__YOUR GOAL__: Repeat exactly the line with "Seiko in schwarz" and each line after it to the end of the data below; pictures stay out.

(Scraped caption text data)

******

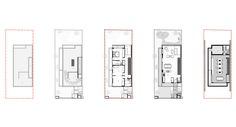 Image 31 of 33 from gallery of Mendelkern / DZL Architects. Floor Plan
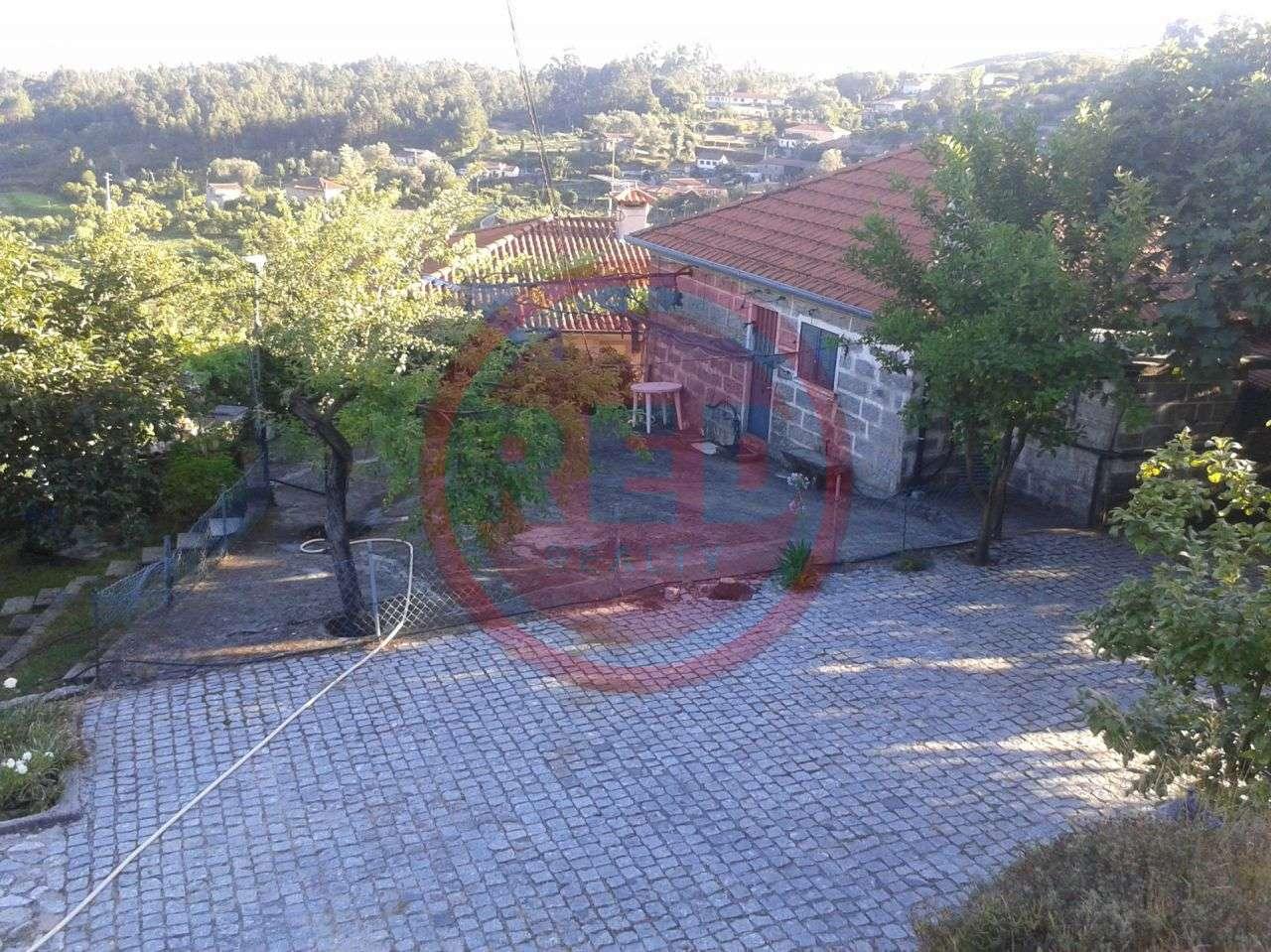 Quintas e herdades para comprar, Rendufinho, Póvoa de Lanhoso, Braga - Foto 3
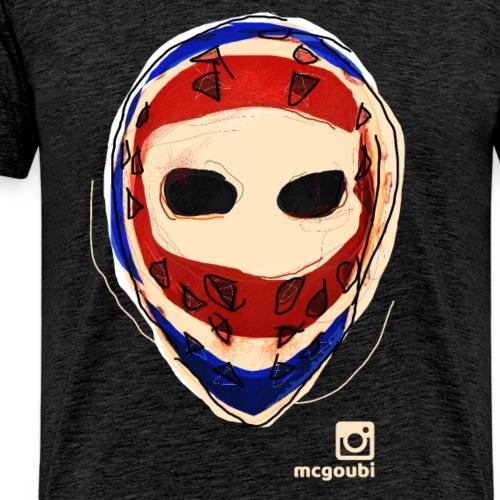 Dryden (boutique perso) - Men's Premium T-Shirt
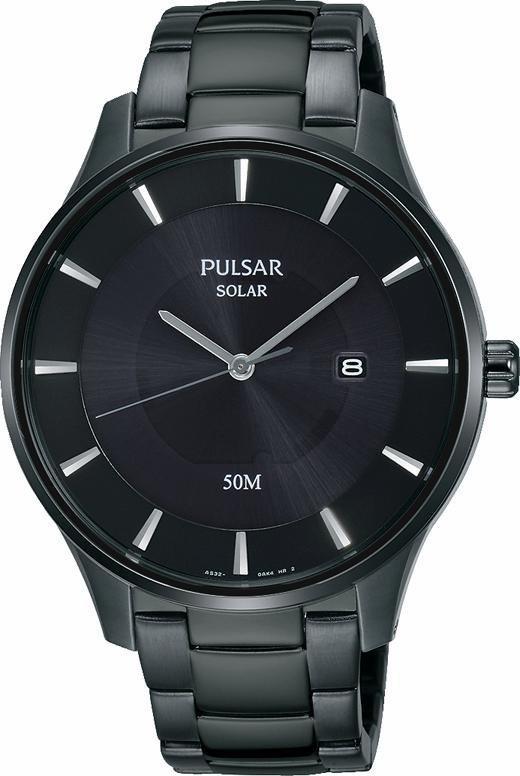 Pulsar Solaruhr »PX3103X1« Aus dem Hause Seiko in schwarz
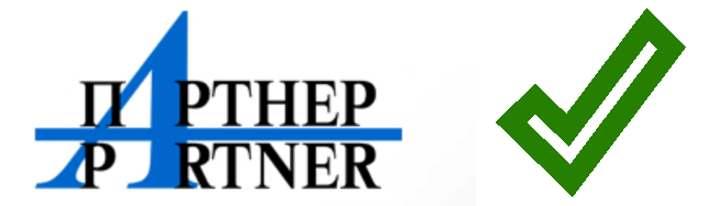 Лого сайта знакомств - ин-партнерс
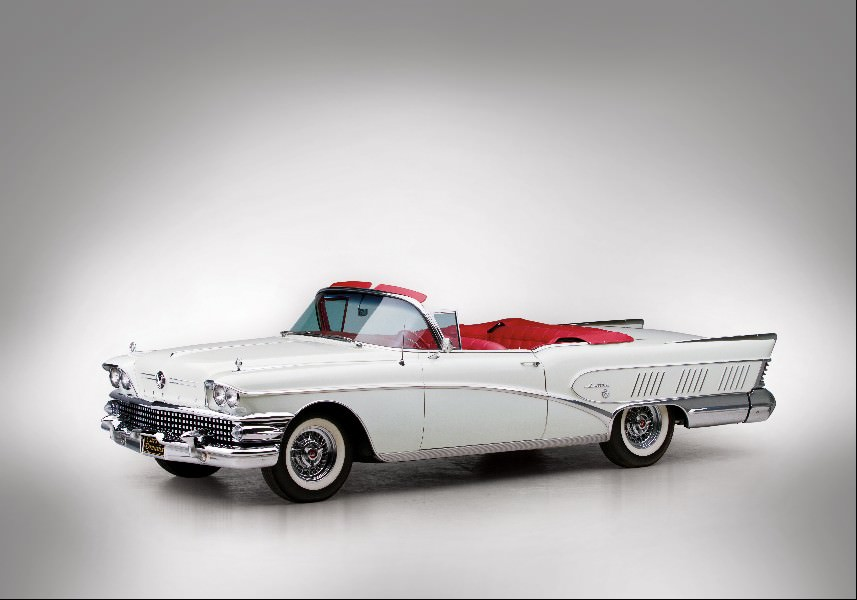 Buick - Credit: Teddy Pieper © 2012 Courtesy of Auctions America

******

__PROBLEM SOLUTION__:
 Pulsar Solaruhr »PX3103X1« Aus dem Hause Seiko in schwarz
 Лого сайта знакомств - ин-партнерс
 Buick - Credit: Teddy Pieper © 2012 Courtesy of Auctions America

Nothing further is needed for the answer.